## Provided text
########################################
To look at the change in entropy for your heat exchanger example, you need to look at the sum of the entropy change of both the liquid water being heated and the steam (or other liquid water) being cooled. The equation would look like:

ΔS = (-Q / TH) + (Q / TL) = (Q / (TH*TL)) * (TH-TL)

where Q is the amount of heat transferred between the two, TH is the upper temperature of the fluid being cooled and TL is the lower temperature of the fluid being heated.

Edited to better provide some clarity in the equation above.

### RE: second law efficieny of HE

According to that equation, if hot water and steam have the same TH, for equal heat duties Q, and equal TL, one gets equal ΔS?

### RE: second law efficieny of HE

Good catch - I over-simplified too much. The heat transfer from the hot fluid and heat absorbed by the cold fluid won't be equal. It should really be:

ΔS = (-QH/TH) + (QL/TL)

You can check the enthalpy change for each fluid to get the heat transfer of the fluid and then calculate the entropy change of the system. When I dig out my steam tables, I'll throw some random temperatures down and see how it comes out.

### RE: second law efficieny of HE

(OP)
########################################
## Record extracts

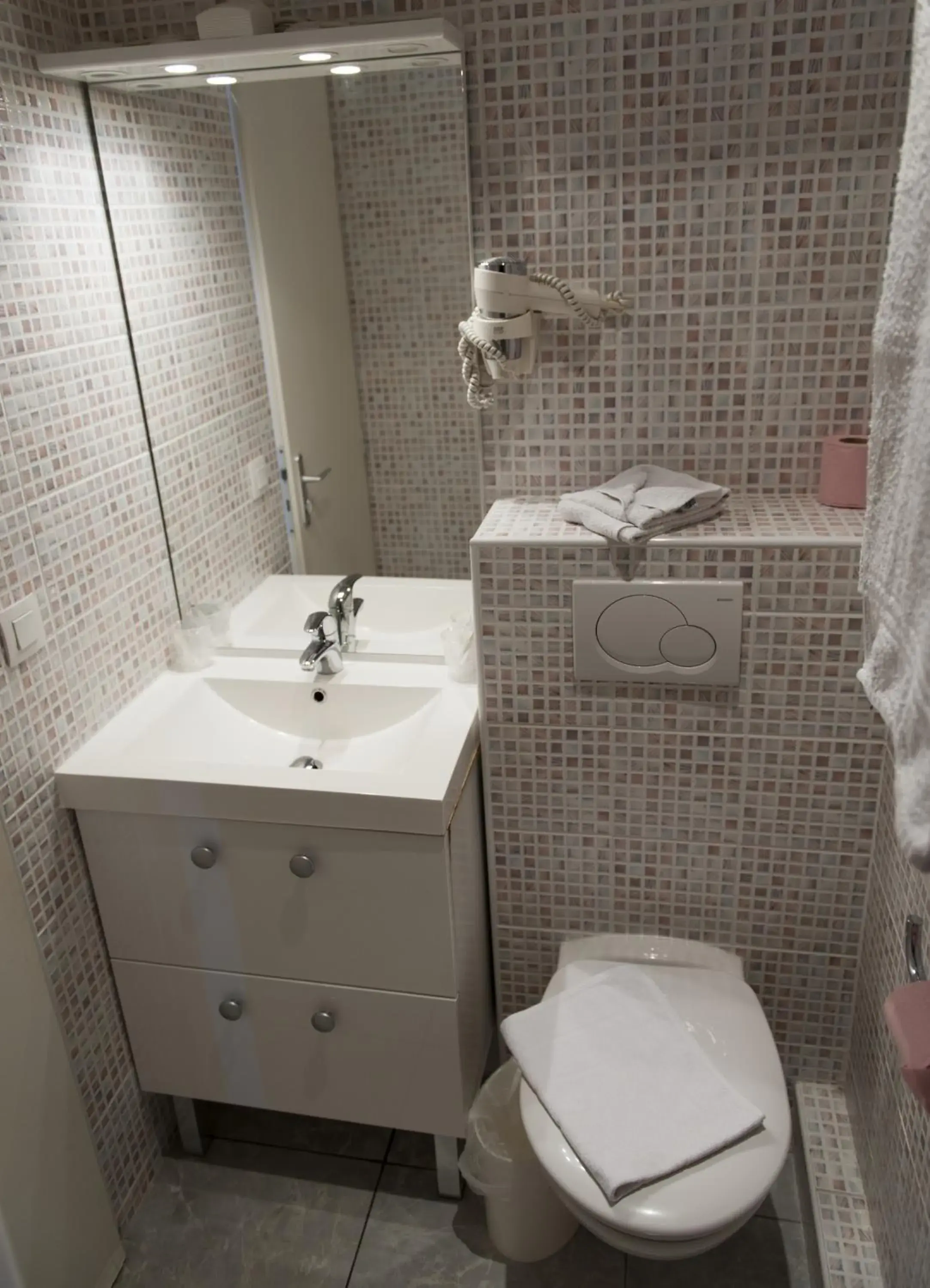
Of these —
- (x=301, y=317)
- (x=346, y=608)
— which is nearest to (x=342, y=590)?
(x=346, y=608)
########################################
## What this exercise asks
1 > Reproduce word for word the part of the forum text on heat exchanger entropy that runs from "Good catch - I" to "(-QH/TH) + (QL/TL)".
2 > In the forum text on heat exchanger entropy, why was ΔS = (-Q / TH) + (Q / TL) replaced by ΔS = (-QH/TH) + (QL/TL)? Answer in one to three sentences.

## The replies
1 >
Good catch - I over-simplified too much. The heat transfer from the hot fluid and heat absorbed by the cold fluid won't be equal. It should really be:

ΔS = (-QH/TH) + (QL/TL)

2 > Using one Q for both fluids was an over-simplification, because the heat transferred from the hot fluid and the heat absorbed by the cold fluid won't be equal. The revised equation therefore gives each fluid its own heat term, QH and QL.